▶ Исходный текст:
******************************
Не могу решительно постичь, что сделалось и что могло сделаться с моей рукописью. Если бы вновь какое препятствие, об этом дали бы мне знать письмом. Ты бы первый, вероятно, уведомил меня; но вот уже почти месяц от числа, в которое было пущено твое последнее письмо. Уже четвертая неделя поста к концу, уже нет никакой возможности приступать к печатанью. Боже, какая странная, непостижимая судьба! И я сижу без всего,[63] без всяких средств, и нет впереди тоже никаких средств, даже надежды. Что же с нею сделалось? Разве пропала на почте? Ради бога, не мучь меня хотя ты и дай мне какой-нибудь ответ. Всё он будет лучше, чем совершенная неизвестность.
Твой Гоголь.
Плетневу П. А., 27 марта 1842*
27 марта <1842. Москва>.
******************************
▶ Письменное задание a: Оформите как JSON-список строк записи между строкой, содержащей «How far from the camera does», и строкой, содержащей «1.24 metres», включительно. Каждой строке соответствует один элемент списка, пустые строки не включайте.
Текст и записи никак не связаны друг с другом.
******************************
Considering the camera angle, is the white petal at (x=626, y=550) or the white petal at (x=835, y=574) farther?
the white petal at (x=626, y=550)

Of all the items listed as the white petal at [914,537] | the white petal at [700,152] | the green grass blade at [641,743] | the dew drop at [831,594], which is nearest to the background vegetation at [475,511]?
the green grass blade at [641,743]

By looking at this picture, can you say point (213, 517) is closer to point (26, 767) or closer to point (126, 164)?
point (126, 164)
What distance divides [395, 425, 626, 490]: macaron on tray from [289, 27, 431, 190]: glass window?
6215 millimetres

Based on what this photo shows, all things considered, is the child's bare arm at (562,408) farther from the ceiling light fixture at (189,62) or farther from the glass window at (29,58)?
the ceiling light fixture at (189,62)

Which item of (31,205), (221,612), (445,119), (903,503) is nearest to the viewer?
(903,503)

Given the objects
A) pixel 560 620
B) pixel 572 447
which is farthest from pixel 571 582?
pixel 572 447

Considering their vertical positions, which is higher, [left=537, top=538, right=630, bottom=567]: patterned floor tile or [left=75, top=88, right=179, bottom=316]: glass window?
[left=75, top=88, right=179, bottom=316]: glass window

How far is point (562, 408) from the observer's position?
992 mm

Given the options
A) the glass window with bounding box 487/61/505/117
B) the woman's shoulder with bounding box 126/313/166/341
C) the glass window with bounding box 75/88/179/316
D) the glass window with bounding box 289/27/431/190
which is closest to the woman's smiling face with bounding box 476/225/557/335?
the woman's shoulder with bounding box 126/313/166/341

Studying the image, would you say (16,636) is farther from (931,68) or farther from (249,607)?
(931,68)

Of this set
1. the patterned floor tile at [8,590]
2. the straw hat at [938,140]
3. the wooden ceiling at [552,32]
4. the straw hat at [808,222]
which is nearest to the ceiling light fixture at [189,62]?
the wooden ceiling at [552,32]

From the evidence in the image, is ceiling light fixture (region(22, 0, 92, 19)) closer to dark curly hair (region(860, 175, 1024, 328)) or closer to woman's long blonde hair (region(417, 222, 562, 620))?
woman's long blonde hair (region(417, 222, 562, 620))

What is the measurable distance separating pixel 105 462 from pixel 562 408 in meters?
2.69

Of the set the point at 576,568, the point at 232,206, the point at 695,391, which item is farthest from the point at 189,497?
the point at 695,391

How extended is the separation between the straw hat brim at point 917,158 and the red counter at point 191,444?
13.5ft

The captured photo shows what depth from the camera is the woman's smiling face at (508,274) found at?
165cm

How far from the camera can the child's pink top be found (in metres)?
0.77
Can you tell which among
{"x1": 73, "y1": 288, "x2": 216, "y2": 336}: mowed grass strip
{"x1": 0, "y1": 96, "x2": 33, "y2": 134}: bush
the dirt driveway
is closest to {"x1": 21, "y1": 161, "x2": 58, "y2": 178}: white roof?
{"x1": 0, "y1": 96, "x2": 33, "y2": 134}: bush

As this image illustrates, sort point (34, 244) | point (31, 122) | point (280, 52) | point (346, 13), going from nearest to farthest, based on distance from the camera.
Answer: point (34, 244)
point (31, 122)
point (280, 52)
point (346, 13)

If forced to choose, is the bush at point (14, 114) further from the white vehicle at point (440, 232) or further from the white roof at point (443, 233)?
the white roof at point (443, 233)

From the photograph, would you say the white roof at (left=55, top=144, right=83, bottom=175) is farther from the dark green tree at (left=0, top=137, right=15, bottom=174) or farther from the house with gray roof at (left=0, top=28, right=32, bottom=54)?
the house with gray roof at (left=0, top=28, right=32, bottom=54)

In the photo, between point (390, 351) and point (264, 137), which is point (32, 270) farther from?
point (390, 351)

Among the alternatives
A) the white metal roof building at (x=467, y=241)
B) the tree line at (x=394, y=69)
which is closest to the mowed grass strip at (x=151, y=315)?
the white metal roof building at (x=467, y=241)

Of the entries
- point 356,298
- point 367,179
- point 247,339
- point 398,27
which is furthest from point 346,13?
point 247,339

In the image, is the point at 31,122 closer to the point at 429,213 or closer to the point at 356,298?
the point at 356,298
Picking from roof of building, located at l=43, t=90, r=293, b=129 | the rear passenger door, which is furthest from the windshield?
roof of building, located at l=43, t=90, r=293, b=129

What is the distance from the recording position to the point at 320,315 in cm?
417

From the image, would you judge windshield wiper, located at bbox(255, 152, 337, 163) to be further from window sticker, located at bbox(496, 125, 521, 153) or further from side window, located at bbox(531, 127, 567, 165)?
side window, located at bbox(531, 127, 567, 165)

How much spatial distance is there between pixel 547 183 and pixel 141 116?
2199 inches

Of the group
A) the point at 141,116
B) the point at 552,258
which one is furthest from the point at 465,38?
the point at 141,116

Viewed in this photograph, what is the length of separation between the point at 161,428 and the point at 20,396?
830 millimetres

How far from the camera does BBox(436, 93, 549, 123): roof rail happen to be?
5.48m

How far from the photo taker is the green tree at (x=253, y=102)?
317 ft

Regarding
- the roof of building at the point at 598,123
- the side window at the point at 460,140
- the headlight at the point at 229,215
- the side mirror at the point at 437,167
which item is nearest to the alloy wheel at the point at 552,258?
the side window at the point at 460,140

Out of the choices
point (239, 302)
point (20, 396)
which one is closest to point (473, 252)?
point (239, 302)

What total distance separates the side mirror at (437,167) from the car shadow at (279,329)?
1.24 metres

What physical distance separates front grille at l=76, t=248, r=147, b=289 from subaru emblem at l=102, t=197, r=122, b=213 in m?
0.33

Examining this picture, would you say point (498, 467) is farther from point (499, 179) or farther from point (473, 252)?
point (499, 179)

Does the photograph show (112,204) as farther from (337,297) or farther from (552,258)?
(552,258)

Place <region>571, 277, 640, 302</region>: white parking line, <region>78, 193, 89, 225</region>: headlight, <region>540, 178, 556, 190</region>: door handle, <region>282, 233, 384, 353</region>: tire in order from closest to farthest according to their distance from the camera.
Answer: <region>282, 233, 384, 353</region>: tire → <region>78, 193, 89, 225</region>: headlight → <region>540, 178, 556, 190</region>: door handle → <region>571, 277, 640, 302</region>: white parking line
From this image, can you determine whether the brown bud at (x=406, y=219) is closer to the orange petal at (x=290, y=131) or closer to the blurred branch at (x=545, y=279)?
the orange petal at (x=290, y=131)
******************************
▶ Письменное задание b:
Ответьте по исходному тексту о пропавшей рукописи:
(i) Какая неделя поста, по словам автора, уже подходит к концу?
(ii) Сколько времени прошло с числа, в которое было пущено последнее письмо адресата?
(iii) Какой подписью завершается письмо?

▶ Результат a:
[
  "How far from the camera does BBox(436, 93, 549, 123): roof rail happen to be?",
  "5.48m",
  "How far from the photo taker is the green tree at (x=253, y=102)?",
  "317 ft",
  "Regarding",
  "- the roof of building at the point at 598,123",
  "- the side window at the point at 460,140",
  "- the headlight at the point at 229,215",
  "- the side mirror at the point at 437,167",
  "which item is nearest to the alloy wheel at the point at 552,258?",
  "the side window at the point at 460,140",
  "Out of the choices",
  "point (239, 302)",
  "point (20, 396)",
  "which one is closest to point (473, 252)?",
  "point (239, 302)",
  "What total distance separates the side mirror at (437,167) from the car shadow at (279,329)?",
  "1.24 metres"
]

▶ Результат b:
(i) Четвертая неделя поста.
(ii) Почти месяц.
(iii) «Твой Гоголь».